■ **TEXTE SOURCE**:
....................
C’est alors que la liturgie des Heures, qui nous rassemble ce soir, peut nous apparaître comme un remède inattendu, si l’on veut bien regarder cette liturgie, ainsi que le déclare le liturgiste américain Robert Taft, comme « l’école de prière de l’Église »…
Introduction : La liturgie des Heures, « école de prière de l’Église »
La prière des Heures peut offrir, en effet, à celui qui la pratique fidèlement, non seulement une initiation mais encore une formation permanente à la prière.
Le chanoine Martimort relève ainsi trois raisons très actuelles pour lesquelles la prière des Heures peut être dite une « école de prière » pour l’Église :
Le souci de spontanéité et de sincérité qui caractérise les générations de notre temps semble faire renaître parfois la tendance à opposer la prière personnelle, où le chrétien s’exprime tel qu’il est dans son horizon familier, et la liturgie des Heures, qui lui est proposée toute faite, avec sa trame biblique et sa structure héritée de tant de siècles de la vie de l’Église.
C’est alors qu’il prend conscience concrètement de la vraie nature de la liturgie, parce qu’elle lui demande d’entreprendre un triple dépassement.
a) La liturgie des Heures l’oblige à dépasser son goût personnel pour adopter la prière de l’Église ; même s’il la célèbre seul, c’est bien la voix de l’Église, de la catholica. (…)
b) (…) La liturgie des Heures est une prière qui médite sans cesse l’économie du salut. Cette dimension historique ne permet pas de limiter la perspective au moment présent.
c) Certes l’histoire du salut est pleine des combats du Peuple de Dieu, de ses souffrances, de ses cris d’appel au secours ; et la prière ne cesse de demander la lumière, la force, la vision de Dieu sur la terre des vivants ; mais la liturgie des Heures est primordialement prière d’action de grâce, émerveillement gratuit devant les grandeurs de Dieu, son œuvre de création, sa miséricorde et ses prévenances.
Je voudrais approfondir quelque peu ces trois points qui font de la prière des Heures, pour autant qu’on s’y adonne fidèlement, la véritable école de prière de l’Église :
1. La liturgie des Heures est par essence « prière de l’Église », prière catholique, c’est-à-dire de tout le Corps mystique du Christ. Elle nous libère de l’individualisme, ou du solipsisme spirituel, qui est le poison de la vie spirituelle.
2. La liturgie des Heures inscrit notre prière dans une histoire sainte qui nous dépasse, dans un temps sacré (« kairos ») qui transcende le temps humain, chronologique (« chronos ») où nos soucis quotidiens risquent bien souvent de nous confiner.
....................
■ **EXTRAIT DES DONNÉES**:
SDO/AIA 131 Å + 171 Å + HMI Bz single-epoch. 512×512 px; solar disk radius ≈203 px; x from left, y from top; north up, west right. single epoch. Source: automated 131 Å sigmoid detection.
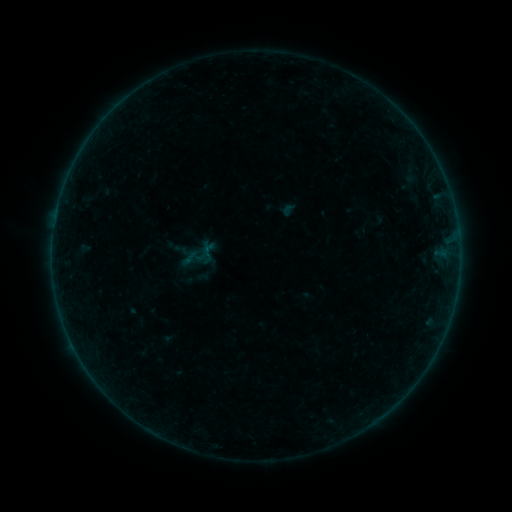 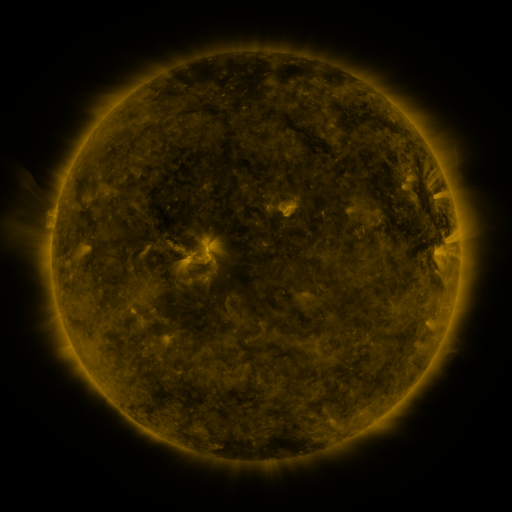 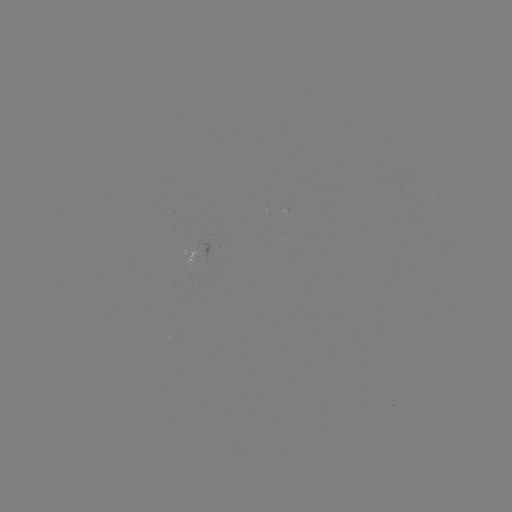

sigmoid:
....................
■ **CONSIGNE**: Rédigez la suite du texte sur la liturgie des Heures en reprenant juste après sa dernière phrase.

■ **RÉPONSE**:
3. La liturgie des Heures, en lien avec la Messe, nous forme à l’action de grâce (« eucharistia ») et à la libre offrande de nous-même, qui sont la vraie réponse gratuite que Dieu attend de nous dans la prière.
1. La liturgie des Heures, « prière de l’Église »
On désigne volontiers la liturgie des Heures par l’expression de « prière de l’Église ». Cette expression revêt deux significations immédiates, qui sont assez bien connues :
Tout d’abord, la prière de l’Église est évidemment la prière qui est donnée toute réglée par l’Église : c’est la prière « telle que l’Église l’entend pour nous ».
Ensuite, la « prière de l’Église » est la prière officielle de ceux qui sont mandatés par l’Église pour acquitter sa prière de louange, parce qu’ils représentent visiblement l’Église priante : les clercs et les religieux.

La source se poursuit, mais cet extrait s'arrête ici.